By KIM JARRETT
THE CENTER SQUARE ASSOCIATE EDITOR
(The Center Square) — Hawaii’s indoor mask mandate will remain in place at least until March 25, Gov. David Ige said Tuesday at a news conference.
The state is ending its Safe Travels program on that date. The program required all visitors to the state to be fully vaccinated or show a negative COVID-19 test in order to avoid a mandatory quarantine.
But Gov. Ige did not guarantee that the indoor mask mandate would end on March 25.
“As you may be aware the state of Hawaii is the only statewide public school system, and so we are working with the public schools about mask requirements and COVID protocols in the public schools,” he said. “We’re the only state that runs the jails, and we’re the only state that manages all of the hospitals in the counties as well so our situation in Hawaii is more complex than other areas. And certainly we will be looking at these issues about mask requirements.”
Hawaii is the only U.S. state that still has an indoor mandate. Last week the U.S. Centers for Disease Control and Prevention announced new guidelines, saying masks are no longer necessary unless someone lives in an area where hospitals are struggling to keep up, adding that that description means about 70% of Americans can go maskless.
Hawaii’s four counties remain in the low- to medium-risk range, based on the CDC’s guidelines.
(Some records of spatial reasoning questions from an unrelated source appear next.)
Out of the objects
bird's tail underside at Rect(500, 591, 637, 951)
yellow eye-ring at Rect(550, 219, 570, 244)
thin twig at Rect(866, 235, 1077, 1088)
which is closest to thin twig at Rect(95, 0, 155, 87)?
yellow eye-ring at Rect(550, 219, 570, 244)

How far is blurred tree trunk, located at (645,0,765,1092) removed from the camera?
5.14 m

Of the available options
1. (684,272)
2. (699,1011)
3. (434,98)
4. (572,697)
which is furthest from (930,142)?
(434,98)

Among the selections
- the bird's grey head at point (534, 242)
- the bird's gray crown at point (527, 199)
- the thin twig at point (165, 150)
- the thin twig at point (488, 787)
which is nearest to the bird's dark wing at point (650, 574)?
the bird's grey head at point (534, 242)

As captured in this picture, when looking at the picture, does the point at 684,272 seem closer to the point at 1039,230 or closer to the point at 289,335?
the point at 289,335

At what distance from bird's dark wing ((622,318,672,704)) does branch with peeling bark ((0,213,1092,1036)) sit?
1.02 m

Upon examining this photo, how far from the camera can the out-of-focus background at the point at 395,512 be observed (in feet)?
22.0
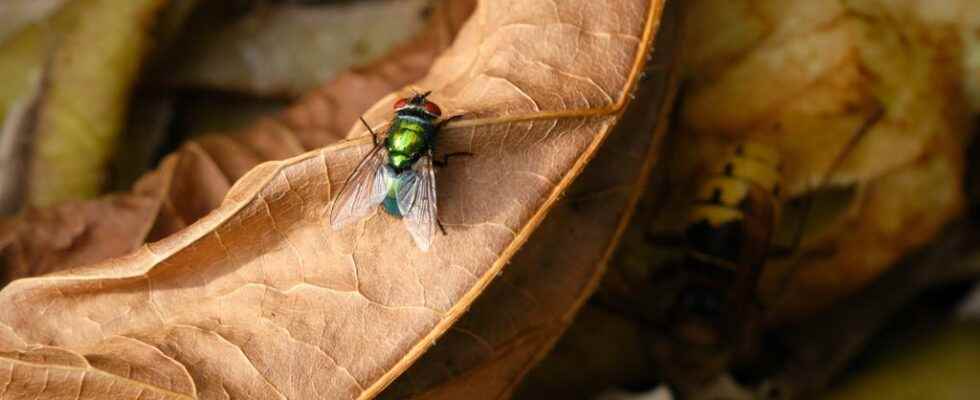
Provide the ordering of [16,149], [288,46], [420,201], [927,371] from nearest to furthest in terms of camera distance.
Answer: [420,201]
[16,149]
[927,371]
[288,46]

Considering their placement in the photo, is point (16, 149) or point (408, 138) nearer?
point (408, 138)

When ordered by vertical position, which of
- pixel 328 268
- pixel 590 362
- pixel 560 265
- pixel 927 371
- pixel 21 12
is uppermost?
pixel 21 12

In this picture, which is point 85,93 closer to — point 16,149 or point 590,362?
point 16,149

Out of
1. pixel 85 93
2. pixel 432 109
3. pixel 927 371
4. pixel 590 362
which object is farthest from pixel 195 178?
pixel 927 371

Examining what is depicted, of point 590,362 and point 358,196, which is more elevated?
point 358,196

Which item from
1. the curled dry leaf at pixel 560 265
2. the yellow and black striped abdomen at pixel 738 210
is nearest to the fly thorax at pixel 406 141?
the curled dry leaf at pixel 560 265

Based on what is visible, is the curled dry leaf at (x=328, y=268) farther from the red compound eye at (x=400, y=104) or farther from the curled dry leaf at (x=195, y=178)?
the curled dry leaf at (x=195, y=178)

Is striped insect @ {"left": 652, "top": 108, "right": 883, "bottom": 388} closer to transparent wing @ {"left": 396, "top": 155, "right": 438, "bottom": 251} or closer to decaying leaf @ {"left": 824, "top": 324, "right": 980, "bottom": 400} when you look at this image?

More than 76% percent of Hawaii’s residents are fully vaccinated, according to the state Department of Health.
House Minority Whip Val Okimoto asked Gov. Ige in a recent letter to rescind the state’s mask mandate in light of the new guidelines.
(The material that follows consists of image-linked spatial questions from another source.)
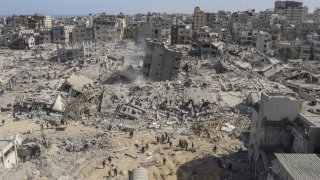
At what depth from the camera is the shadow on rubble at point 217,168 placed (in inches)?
845

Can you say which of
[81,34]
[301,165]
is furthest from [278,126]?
[81,34]

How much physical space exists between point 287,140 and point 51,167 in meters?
13.8

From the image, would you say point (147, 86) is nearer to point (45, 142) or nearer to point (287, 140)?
point (45, 142)

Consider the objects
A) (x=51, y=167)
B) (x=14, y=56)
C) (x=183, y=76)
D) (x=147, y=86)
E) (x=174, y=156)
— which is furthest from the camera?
(x=14, y=56)

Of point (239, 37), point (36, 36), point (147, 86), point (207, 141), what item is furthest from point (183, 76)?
point (36, 36)

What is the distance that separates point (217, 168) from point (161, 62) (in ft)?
78.8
“These mandated restrictions have cost a heavy toll on our economy, our communities and the mental well-being of our people and our children,” Rep. Okimoto wrote in her letter. “We no longer need to pay that toll.”
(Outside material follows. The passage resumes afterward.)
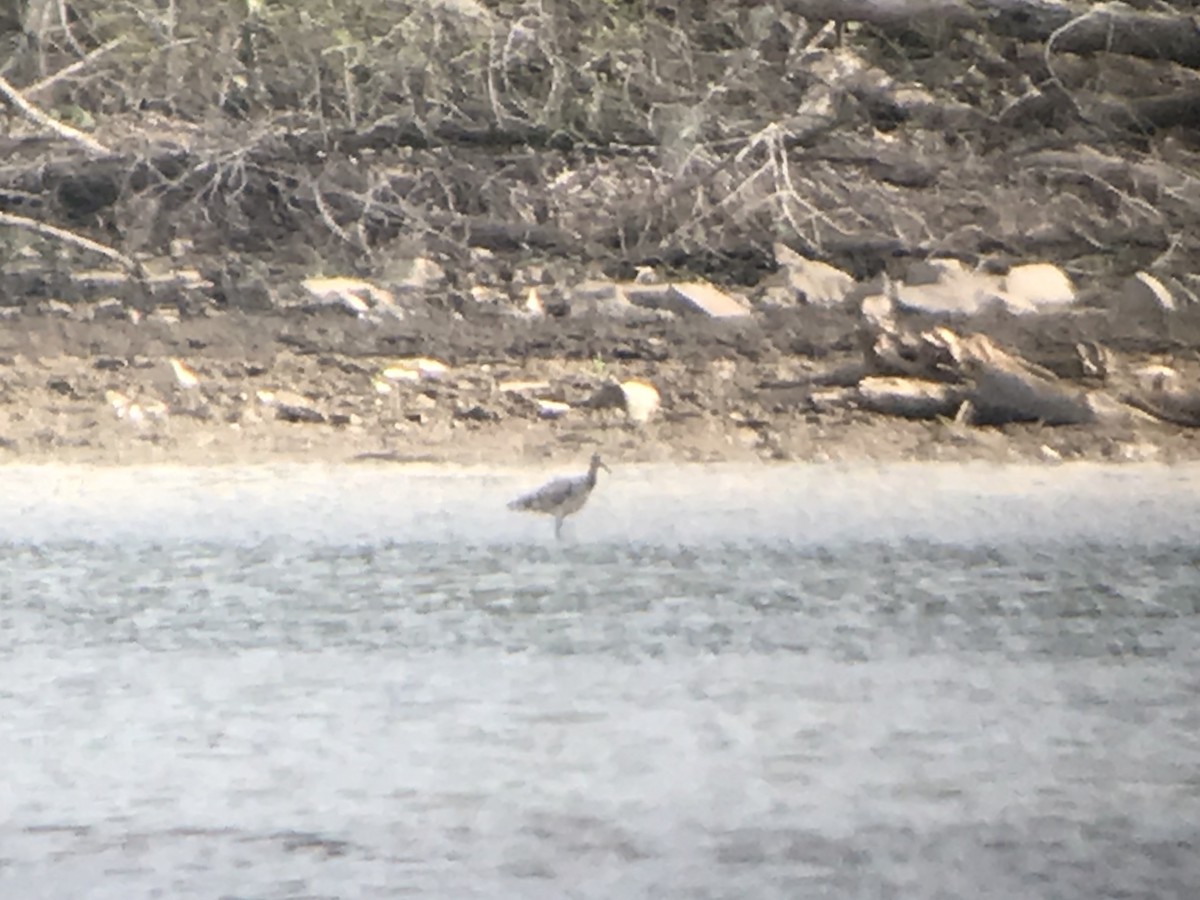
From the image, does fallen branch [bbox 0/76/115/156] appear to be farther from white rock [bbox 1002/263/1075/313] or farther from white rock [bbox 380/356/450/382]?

Gov. Ige said Tuesday he believes the restrictions, including the Safe Travels program, have saved lives. More than 11.3 million passengers were screened, he said.
The mayors of Hawaii’s four counties have either lifted their state of emergency or set an expiration date. But all of them have said residents must still follow the statewide indoor mask mandates.
The pandemic is not over but things are improving, Gov. Ige said.
“Our hospitals are getting better and better,” he said. “The case counts in hospitals are reducing every day.”